O presidente do Tribunal Superior Eleitoral (TSE), Kassio Nunes Marques, agendou uma reunião para quinta-feira (13) com os ministros da Corte para discutir como serão julgados os casos relacionados ao uso de Inteligência Artificial (IA) nas eleições deste ano.
A pauta do encontro inclui um processo que está pendente de julgamento no TSE, referente ao uso de imagens geradas por IA durante a convenção do PL, realizada em 25 de julho, que formalizou a candidatura do senador Flávio Bolsonaro (RJ) à presidência.

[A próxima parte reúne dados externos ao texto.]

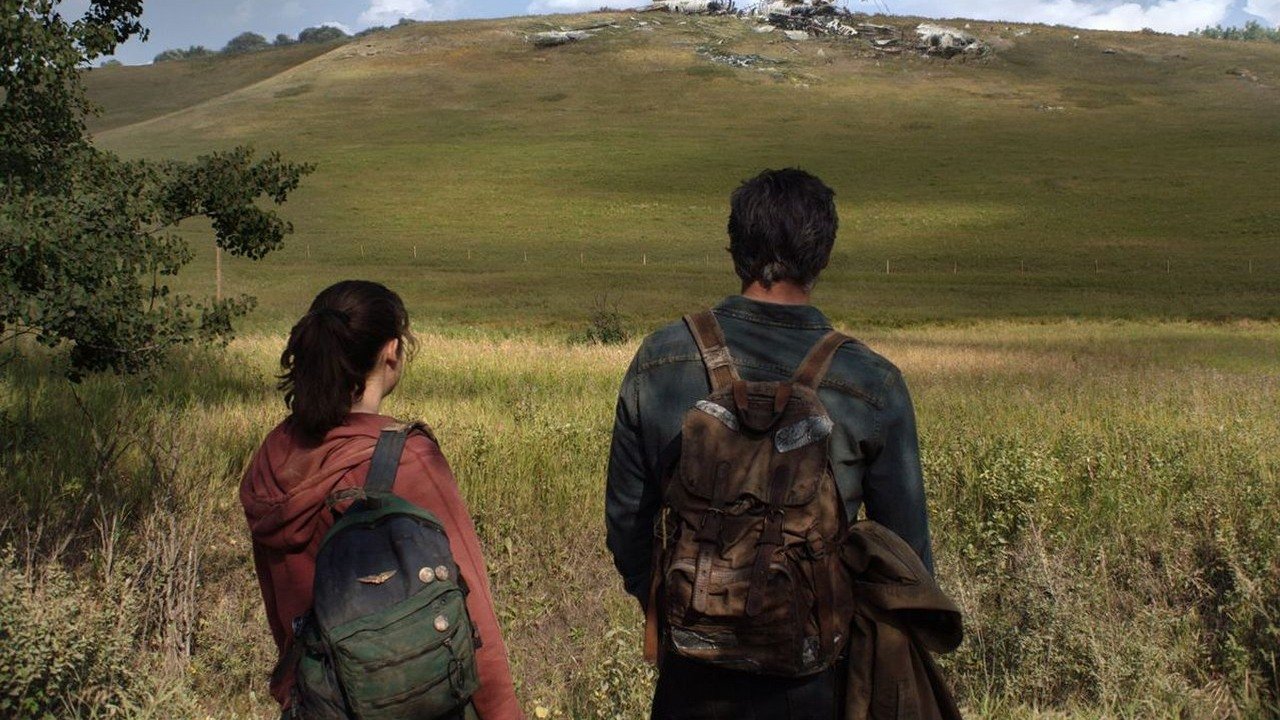 The Last of Us (HBO) premiered in 2023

Essa ação foi proposta pelo PT, partido do atual presidente Luiz Inácio Lula da Silva, que busca a remoção de postagens que utilizam a técnica de deepfake. Antes de levar a questão a votação no plenário, Nunes Marques quer obter um consenso entre os ministros.
Tradicionalmente, o TSE procura mostrar unidade interna nas proximidades das eleições de outubro, a fim de fortalecer seus posicionamentos jurídicos. A reunião será realizada a portas fechadas, logo após a sessão de julgamentos pela manhã.

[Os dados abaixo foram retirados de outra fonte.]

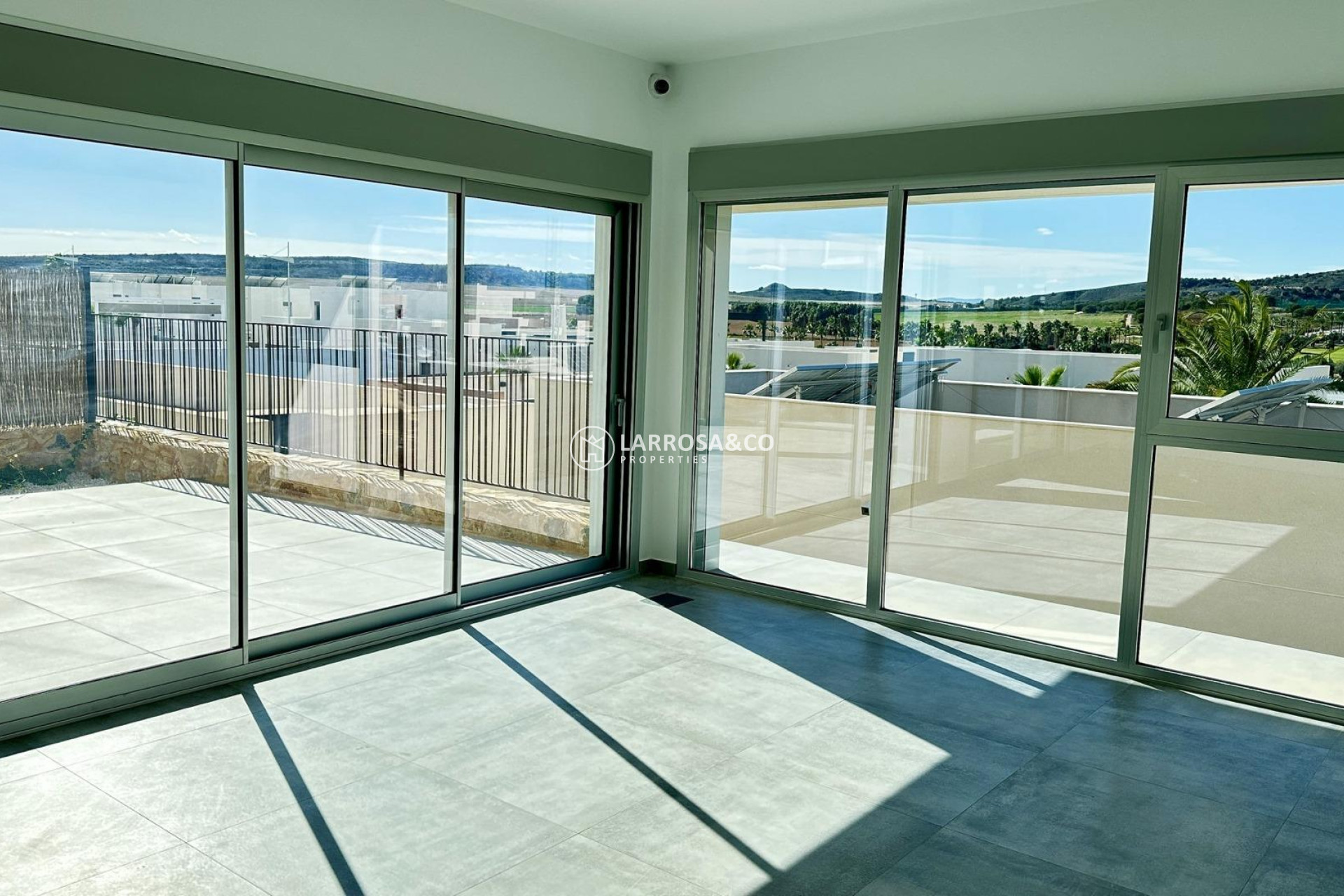 Nieuwbouw Woningen - Villa - Algorfa - La Finca Golf Resort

O material contestado pelo PT é um vídeo que apresenta uma versão digital do ex-presidente Jair Bolsonaro, que atualmente está em prisão domiciliar. O vídeo inicia com uma mensagem de aviso, onde a imagem digitalizada de Bolsonaro afirma que se trata de uma simulação de sua imagem e voz.
No vídeo, a figura sintética de Bolsonaro menciona sua prisão e faz um apelo para que os presentes apoiem a candidatura de Flávio Bolsonaro, afirmando que ele é seu filho e deve ser recebido com fé como futuro presidente.

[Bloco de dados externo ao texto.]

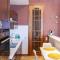 GG Home - cozy 3 bedroom apartment in Vake at Mziuri park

O PT argumenta que o vídeo faz uma referência direta ao cargo em disputa e inclui um pedido explícito de voto, o que contraria as regras do TSE sobre o uso de IA nas eleições.
Por outro lado, a defesa da campanha de Flávio Bolsonaro contesta a caracterização do vídeo como deepfake, afirmando que o público foi avisado de que não se tratava de uma gravação autêntica do ex-presidente. Os advogados também negam que tenha havido um pedido de votos na mensagem.